Since this case is only binding in the state of California, the question of individual ownership of excised tissue is still uncertain in most states. Nevertheless, this decision has been influential, and there is a presumption that researchers are entitled to use tissue specimens for further study as long as such use complied with existing regulations and laws.

In a more recent case decided in May 2003, in Greenberg et al. v. Miami Children’s Hospital,66 a group of families of children with Canavan’s disease, along with several not-for-profit institutions, sued the Miami Children’s Hospital and Dr. Reuben Matalon, the researcher who had developed the prenatal genetic test for Canavan’s disease, after a patent for the test was obtained. Canavan’s disease is a rare, autosomal neurodegenerative disorder characterized by degeneration of CNS white matter and specific CNS pathological findings. Canavan’s disease always results in early death in children and infants, depending on the type inherited, and no treatment is available. Diagnostic tests were not available to detect the disorder in utero until Dr. Matalon successfully isolated the gene responsible for Canavan’s disease in 1993.

The individual plaintiffs sued on behalf of their children who had donated blood and tissue samples to Dr. Matalon while he was working to isolate the gene.67 Other plaintiffs joined the suit to pursue a public policy claim protesting the enforcement of the patent, including collection of royalties and licensing fees for restrictive licensing arrangements.
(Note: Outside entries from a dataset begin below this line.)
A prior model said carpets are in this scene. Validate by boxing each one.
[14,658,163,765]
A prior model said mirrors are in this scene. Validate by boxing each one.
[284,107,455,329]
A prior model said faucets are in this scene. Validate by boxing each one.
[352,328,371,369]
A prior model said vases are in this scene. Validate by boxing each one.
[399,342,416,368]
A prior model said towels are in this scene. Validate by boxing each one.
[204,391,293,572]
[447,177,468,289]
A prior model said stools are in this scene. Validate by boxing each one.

When the plaintiffs learned that a patent had been obtained and was being enforced to restrict the availability of the prenatal test, they sued.

According to the plaintiffs, their collaboration in the process was based on the “understanding and expectations that such samples and information would be used for the specific purpose of researching Canavan’s disease and identifying mutations in the Canavan’s disease gene which could lead to carrier detection within their families and benefit the population at large.” Plaintiffs further alleged that it was their “understanding that any carrier and prenatal testing developed in connection with the research for which they were providing essential support would be provided on an affordable and accessible basis, and that Matalon’s research would remain in the public domain to promote the discovery of more effective prevention techniques and treatments and, eventually, to effectuate a cure for Canavan’s disease.”
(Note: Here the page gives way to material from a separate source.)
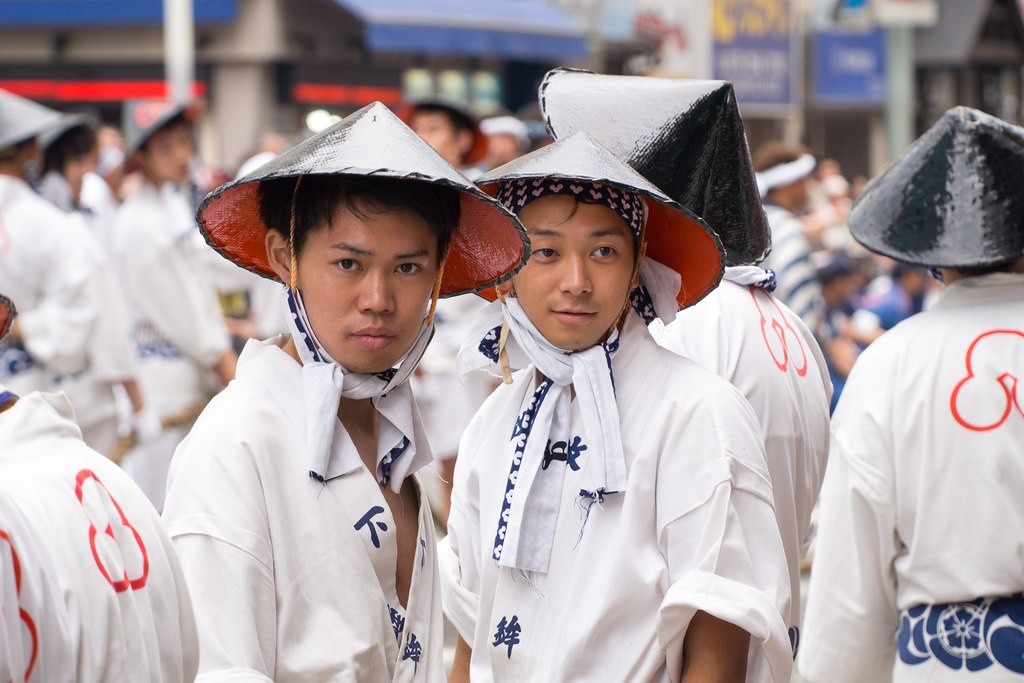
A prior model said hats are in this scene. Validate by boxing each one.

The judge dismissed all claims against the defendants except the claim of unjust enrichment (Ballentine’s Legal Dictionary defines unjust enrichment as the circumstances which give rise to the obligation of restitution, or the receiving and retention of property, money, or benefits which in justice and equity belong to another), for failing to share the financial benefit that accrued from licensing fees and royalties for the prenatal test.69 While the case eventually settled, the judge held that an individual does not retain a continuing interest in tissue and blood “donated” for research purposes.

While this case is helpful in understanding some rights that researchers may have to use tissue specimens, it is uncertain whether this ruling will apply to all circumstances since the case involved specific facts where the individuals were fully informed of the research purpose and gave their explicit prior consent.